"Hello, old man," Tommy greeted cheerfully. "How goes it?"
If it occurred to either of them that the last time they faced each
other it had been in hot anger and in earnest endeavor to inflict bodily
damage, they were not embarrassed by that recollection, nor did either
man hold rancor. Their hands gripped sturdily. It seemed to Thompson,
indeed, that a face had never been so welcome. He did not want to sit
alone and think. Even apart from that he was uncommonly glad to see
Tommy Ashe.
"It doesn't go much at all," he said. "As a matter of fact, I just got
back to Lone Moose to-night after being away for weeks."
"Same here," Tommy responded. "I've been trapping. Heard you'd gone to
Pachugan, but thought it was only for supplies. I got in to my own
diggings to-night, and the shack was so infernally cold and dismal I
mushed on down here on the off chance that you'd have a fire and
wouldn't mind chinning awhile. Lord, but a fellow surely gets fed up
with his own company, back here. At least I do."
Thompson awoke to hospitable formalities.
"Have you had supper?" he asked.
"Stopped and made tea about sundown," Tommy replied. "Thanks just the
same. Gad, but it was cold this afternoon. The air fairly crackled."
"Yes," Thompson agreed. "It was very cold."
He drew a stool up to the stove and sat down. Tommy got out his pipe and
began whittling shavings of tobacco off a plug.
"Did you know that Carr and his daughter have gone away?" Thompson asked
abruptly.
Tommy nodded.
"Donald Lachlan--I've been trapping partners with him, y'know--Donald
was home a month or so since. Told me when he came back that the Carrs
were gone. I wasn't surprised."
"No?" Thompson could not forbear an inquiring inflection on the
monosyllable.
"No," Tommy continued a bit wistfully. "I was talking to Carr a few days
after you and I had that--that little argument of ours." He smiled. "He
told me then that after fifteen years up here he was inclined to try
civilization again. Mostly to give Sophie a chance to see what the world
was like, I imagine. I gathered from his talk that some sort of windfall
was coming his way. But I daresay you know more about it than I do."
"No," Thompson replied. "I've been away--a hundred miles north of
Pachugan--for two months. I didn't know anything about it till
to-night."
Tommy looked at him keenly.
"Jolted you, eh, old man?" There was a quiet sympathy in his tone.
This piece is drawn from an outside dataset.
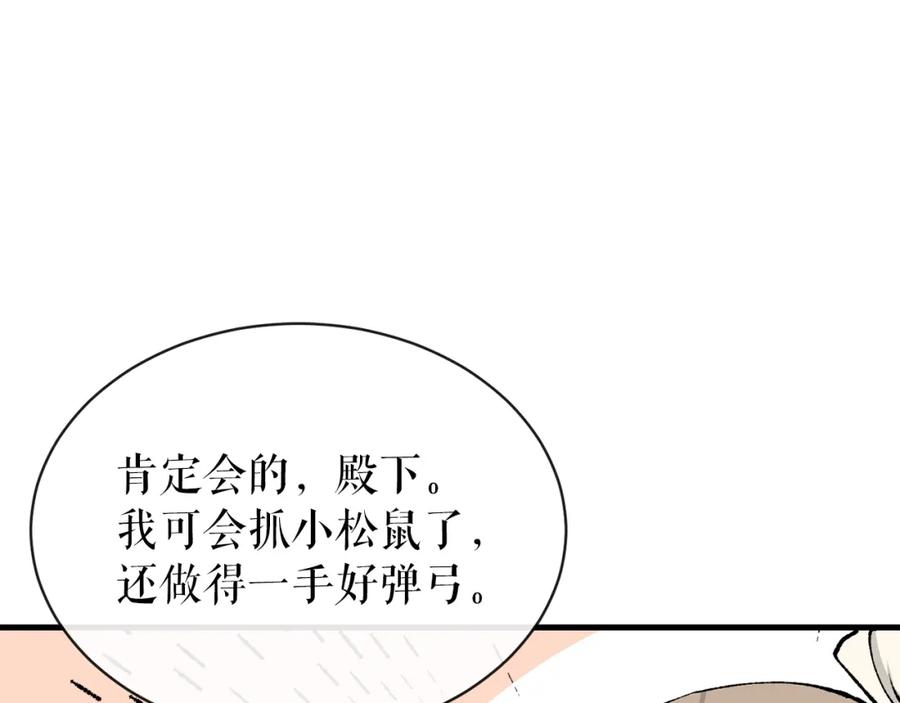 《热病》第9话 不要赶我走 第44页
"A little," Thompson admitted grimly. "But I'm getting used to jolts. I
had no claim on--on them."
"We both lost out," Tommy Ashe said thoughtfully. "Sophie Carr is one
woman in ten thousand. I think she's the most remarkable girl I ever
came across anywhere. She knows what she wants, and neither of us quite
measured up. She liked me too--but she wouldn't marry me. Before you
came she tried to convince me of that. And I wasn't slow to see that you
interested her, that as a man she gave you a good deal of thought,
although your--er--your profession's one she rather makes light of.
Women are queer. I didn't know but you might have taken her by storm.
And then again, I rather imagined she'd back off when you got serious."